Start Text passage

Advanced Query Development
Build powerful, complex queries to extract precise insights from your data
Advanced Query Development
While Infactory can automatically generate simple queries for your data, developing advanced custom queries allows you to unlock deeper insights and create more sophisticated applications. This guide explores techniques for building powerful, reusable queries.
Query Development Fundamentals
Understanding the Query Lifecycle
Query Selection
Infactory matches a user’s natural language question to the most appropriate query.
Parameter Extraction
The system extracts parameters from the question to customize the query.
Query Execution
The query is executed against your data source with the extracted parameters.
Response Formatting
The query results are structured into a consistent response format.
Query Structure
All Infactory queries follow a consistent structure:
// Query structure
{
name: "unique_query_name",
description: "Human-readable description of what this query does",
examples: [
"Example question that should trigger this query?",
"Another example question with different phrasing?"
],
parameters: [
{
name: "parameter_name",
description: "What this parameter represents",
type: "string" // or number, date, boolean, etc.
}
],
slots: {
query: "Your database query with parameter placeholders: {{ parameter_name }}"
},
output_template: {
// Standard structure for returned data
}
}
Building Complex Queries
Parameter Types and Validation
Infactory supports various parameter types with validation:
String
Text values with optional validation patterns
Number
Numeric values with optional range validation
Date
Date values with flexible formats
Boolean
True/false values
Enum
Selection from predefined options
Array
Lists of values with item validation
Parameter Definition Examples
// String parameter with validation
{
name: "product_category",
description: "The category of products to analyze",
type: "string",
required: true,
validation: {
pattern: "^[A-Za-z0-9\\s\\-]+$",
message: "Category must contain only letters, numbers, spaces, and hyphens"
}
}
// Number parameter with range validation
{
name: "limit",
description: "Maximum number of results to return",
type: "number",
required: false,
default: 10,
validation: {
min: 1,
max: 100,
message: "Limit must be between 1 and 100"
}
}
// Date parameter with format options
{
name: "start_date",
description: "The start date for the analysis period",
type: "date",
required: true,
validation: {
format: "YYYY-MM-DD",
min: "2020-01-01",
message: "Start date must be after January 1, 2020"

End Text passage
Start Task input

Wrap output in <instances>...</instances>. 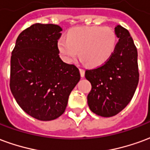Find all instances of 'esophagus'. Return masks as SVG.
Here are the masks:
<instances>
[{"mask_svg": "<svg viewBox=\"0 0 150 150\" xmlns=\"http://www.w3.org/2000/svg\"><path fill=\"white\" fill-rule=\"evenodd\" d=\"M79 71H80V75H81V77L82 78H83L85 75V70L83 68H80L79 69Z\"/></svg>", "mask_w": 150, "mask_h": 150, "instance_id": "obj_1", "label": "esophagus"}]
</instances>
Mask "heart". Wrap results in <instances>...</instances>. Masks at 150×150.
Listing matches in <instances>:
<instances>
[{
    "label": "heart",
    "mask_w": 150,
    "mask_h": 150,
    "mask_svg": "<svg viewBox=\"0 0 150 150\" xmlns=\"http://www.w3.org/2000/svg\"><path fill=\"white\" fill-rule=\"evenodd\" d=\"M116 44V35L108 26L75 27L67 34V38L59 40L58 47L62 59L71 62L79 54L88 66L99 67L110 59Z\"/></svg>",
    "instance_id": "obj_1"
}]
</instances>
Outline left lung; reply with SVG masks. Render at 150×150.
<instances>
[{
	"label": "left lung",
	"mask_w": 150,
	"mask_h": 150,
	"mask_svg": "<svg viewBox=\"0 0 150 150\" xmlns=\"http://www.w3.org/2000/svg\"><path fill=\"white\" fill-rule=\"evenodd\" d=\"M119 38L111 58L103 65L86 70L91 90L88 104L98 116L118 114L132 100L139 81L137 50L129 32L121 25L115 28Z\"/></svg>",
	"instance_id": "left-lung-1"
}]
</instances>
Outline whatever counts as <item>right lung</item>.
<instances>
[{
    "instance_id": "add662e5",
    "label": "right lung",
    "mask_w": 150,
    "mask_h": 150,
    "mask_svg": "<svg viewBox=\"0 0 150 150\" xmlns=\"http://www.w3.org/2000/svg\"><path fill=\"white\" fill-rule=\"evenodd\" d=\"M61 31L58 25H32L19 34L12 51V94L22 110L43 121L65 112L69 96L80 79L78 67L59 57Z\"/></svg>"
}]
</instances>
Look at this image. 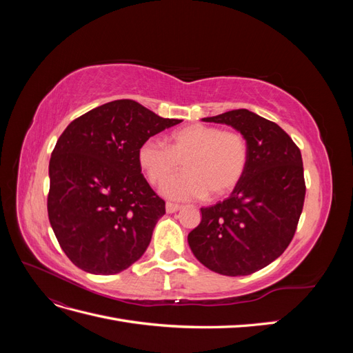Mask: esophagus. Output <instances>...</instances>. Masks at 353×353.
Masks as SVG:
<instances>
[{
	"label": "esophagus",
	"mask_w": 353,
	"mask_h": 353,
	"mask_svg": "<svg viewBox=\"0 0 353 353\" xmlns=\"http://www.w3.org/2000/svg\"><path fill=\"white\" fill-rule=\"evenodd\" d=\"M181 208H183V206H181V205H176V203H170V201H168V203H166V212H168V213H174V212L179 210Z\"/></svg>",
	"instance_id": "esophagus-1"
}]
</instances>
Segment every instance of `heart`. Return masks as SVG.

End Task input

Requests
• a. Set down the part of the query development guide starting with "Query Development Fundamentals" and going on through "most appropriate query.".
• b. Which lines of the records contain the string "lung"? Select each of them and copy it.

Solutions to the problems
• a.
Query Development Fundamentals
Understanding the Query Lifecycle
Query Selection
Infactory matches a user’s natural language question to the most appropriate query.

• b.
Outline left lung; reply with SVG masks. Render at 150×150.
	"label": "left lung",
	"instance_id": "left-lung-1"
Outline whatever counts as <item>right lung</item>.
    "label": "right lung",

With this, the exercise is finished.